October 10, 2011

"Poets Ranked by Beard Weight"

The arrival of this indispensable book is a cause for rejoicing among those who closely follow the competitive world of bearded poets.

Would you like to know more? Naturlich!

"Everything that can be known about beards and much that can't." --The London Weekly Gazette

"Underwood's revolutionary syntheses lift the science of pogonology to hitherto undreamed of heights!" --Beards Illustrated
See how Whitman's beard stacks up against Longfellow's, Homer's, and Tennyson's! Poets Ranked by Beard Weight is a classic of Edwardian esoterica, a privately printed leaflet offered by subscription to the informed man of fashion and as a divertissement au courant for reading bins and cocktail tables of parlor cars, and libraries and smoking lounges of gentlemen's clubs . . . 
Of particular interest is Underwood's most significant invention-a grading system, known as the "Underwood Pogonometric Index," which calculates what he called "poetic gravity," or beard weight. Also included are the fundamentals of beard flirtation and a complete history of beard-based folklore and controversies.

2 comments:

P. A. Andrews said...

I have a very old publication by Tennyson,"The Complete Poetical Works", 'Author's Household Edition', Boston: Houghton, Osgood and Company. (Some serious caligraphy at his point): The Riverside Press, Cambridge. 1879. I must fully appreciate my beard's weight... for it is more representative of my early morning laziness than of stought, manly countenance. (Early morn' bein' pre- 3 in the am).
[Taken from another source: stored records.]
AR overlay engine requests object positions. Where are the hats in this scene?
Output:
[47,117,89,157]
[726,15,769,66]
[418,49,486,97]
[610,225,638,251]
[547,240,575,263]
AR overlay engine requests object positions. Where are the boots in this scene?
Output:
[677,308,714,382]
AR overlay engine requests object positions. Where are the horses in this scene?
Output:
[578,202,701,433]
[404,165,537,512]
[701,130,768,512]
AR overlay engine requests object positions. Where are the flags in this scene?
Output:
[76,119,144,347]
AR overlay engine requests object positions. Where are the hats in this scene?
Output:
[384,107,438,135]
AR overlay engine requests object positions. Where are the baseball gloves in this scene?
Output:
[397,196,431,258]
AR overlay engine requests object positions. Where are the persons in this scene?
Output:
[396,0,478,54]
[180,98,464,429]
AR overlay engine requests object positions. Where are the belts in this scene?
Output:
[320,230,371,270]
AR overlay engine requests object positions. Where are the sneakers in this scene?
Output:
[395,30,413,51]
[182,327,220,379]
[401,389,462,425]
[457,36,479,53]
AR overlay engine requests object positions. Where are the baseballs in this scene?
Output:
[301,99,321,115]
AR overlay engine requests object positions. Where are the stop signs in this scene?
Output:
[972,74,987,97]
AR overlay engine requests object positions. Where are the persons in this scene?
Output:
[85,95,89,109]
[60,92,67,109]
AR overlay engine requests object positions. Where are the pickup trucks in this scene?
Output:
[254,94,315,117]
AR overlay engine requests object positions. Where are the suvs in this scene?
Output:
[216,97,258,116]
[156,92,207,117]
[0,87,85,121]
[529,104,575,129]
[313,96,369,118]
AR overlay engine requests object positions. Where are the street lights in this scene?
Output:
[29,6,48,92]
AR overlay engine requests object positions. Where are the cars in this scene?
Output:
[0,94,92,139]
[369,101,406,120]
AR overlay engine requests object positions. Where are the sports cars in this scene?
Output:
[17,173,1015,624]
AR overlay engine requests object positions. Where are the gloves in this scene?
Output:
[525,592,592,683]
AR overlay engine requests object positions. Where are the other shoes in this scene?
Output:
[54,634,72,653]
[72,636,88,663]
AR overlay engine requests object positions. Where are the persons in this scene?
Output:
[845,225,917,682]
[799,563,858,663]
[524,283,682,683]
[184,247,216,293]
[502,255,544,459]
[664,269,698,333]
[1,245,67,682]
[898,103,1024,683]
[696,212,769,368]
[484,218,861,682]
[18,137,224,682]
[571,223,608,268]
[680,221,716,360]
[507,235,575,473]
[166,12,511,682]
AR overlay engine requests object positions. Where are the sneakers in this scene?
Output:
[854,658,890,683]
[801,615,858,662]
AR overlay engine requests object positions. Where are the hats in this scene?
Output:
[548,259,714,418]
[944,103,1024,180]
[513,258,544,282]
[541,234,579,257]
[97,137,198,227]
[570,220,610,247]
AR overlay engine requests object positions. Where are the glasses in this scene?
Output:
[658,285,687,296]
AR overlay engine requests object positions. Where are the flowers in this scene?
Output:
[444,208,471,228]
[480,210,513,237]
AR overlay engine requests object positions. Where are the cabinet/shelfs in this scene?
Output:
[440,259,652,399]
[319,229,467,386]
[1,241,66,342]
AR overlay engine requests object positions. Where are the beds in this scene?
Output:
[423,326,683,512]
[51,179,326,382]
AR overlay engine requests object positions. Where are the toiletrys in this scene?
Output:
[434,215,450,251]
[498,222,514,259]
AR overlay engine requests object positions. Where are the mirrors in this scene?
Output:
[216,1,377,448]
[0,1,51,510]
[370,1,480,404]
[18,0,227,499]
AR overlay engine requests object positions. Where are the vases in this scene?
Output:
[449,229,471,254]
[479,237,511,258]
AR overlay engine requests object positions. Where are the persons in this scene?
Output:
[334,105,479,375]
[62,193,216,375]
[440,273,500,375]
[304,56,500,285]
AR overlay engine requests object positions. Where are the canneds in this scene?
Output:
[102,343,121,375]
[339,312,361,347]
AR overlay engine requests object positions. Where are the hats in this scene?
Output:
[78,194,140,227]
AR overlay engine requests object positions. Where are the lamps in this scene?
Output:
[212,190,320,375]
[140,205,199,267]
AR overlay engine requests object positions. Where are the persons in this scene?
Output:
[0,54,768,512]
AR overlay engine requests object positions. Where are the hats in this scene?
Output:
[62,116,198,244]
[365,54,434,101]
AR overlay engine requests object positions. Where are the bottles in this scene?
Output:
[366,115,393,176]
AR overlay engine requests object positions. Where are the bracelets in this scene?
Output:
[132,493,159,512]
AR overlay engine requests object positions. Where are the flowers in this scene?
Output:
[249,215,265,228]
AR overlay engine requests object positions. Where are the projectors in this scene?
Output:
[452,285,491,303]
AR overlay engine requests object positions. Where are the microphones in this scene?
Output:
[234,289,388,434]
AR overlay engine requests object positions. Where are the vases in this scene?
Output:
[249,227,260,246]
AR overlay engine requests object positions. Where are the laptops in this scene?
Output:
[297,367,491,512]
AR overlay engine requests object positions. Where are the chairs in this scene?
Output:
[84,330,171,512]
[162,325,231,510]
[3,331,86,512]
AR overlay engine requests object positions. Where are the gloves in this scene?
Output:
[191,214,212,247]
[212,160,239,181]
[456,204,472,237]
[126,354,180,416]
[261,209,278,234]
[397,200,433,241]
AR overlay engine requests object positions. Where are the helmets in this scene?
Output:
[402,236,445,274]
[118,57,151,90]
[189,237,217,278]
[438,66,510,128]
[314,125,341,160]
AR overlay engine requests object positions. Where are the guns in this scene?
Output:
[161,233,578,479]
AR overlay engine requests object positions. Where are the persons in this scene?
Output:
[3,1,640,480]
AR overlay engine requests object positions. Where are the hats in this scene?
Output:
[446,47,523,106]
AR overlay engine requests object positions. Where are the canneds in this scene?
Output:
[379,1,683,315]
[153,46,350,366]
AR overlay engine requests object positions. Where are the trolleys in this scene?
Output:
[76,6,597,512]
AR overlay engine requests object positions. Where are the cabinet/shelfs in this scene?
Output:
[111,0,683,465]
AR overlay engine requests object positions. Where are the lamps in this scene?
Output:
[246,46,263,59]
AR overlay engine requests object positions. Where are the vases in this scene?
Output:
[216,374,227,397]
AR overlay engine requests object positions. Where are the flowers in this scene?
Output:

My beard is, a representation, an ommage to my early morning existance, for I have not the time nor the patience to cope with my own presence at such an ungodly hour prior to dawn, and must procede dilligently forward towards a goal only recognized by the local grocer/cafe. Everyone wants their bread...

P. A. Andrews said...

I have Tennyson's 'Complete Poetical Works', 'Author's household edition. Boston: Houghton, Osgood and Company. (Some serious caligraphy here;) The Riverside Press, Cambridge. 1879.

I'm proud of my own beard weight, regardless of its implications toward literary/artistical/profetical tendencies. It is a pure homage of my own indefferance towards a typical masculine countenance. I am too lazy a 2 o'clock in the a.m. to be concerned with anything other than showing a sudo-sub-culture-capability/significance towards the ultimate outcome of this rat-race.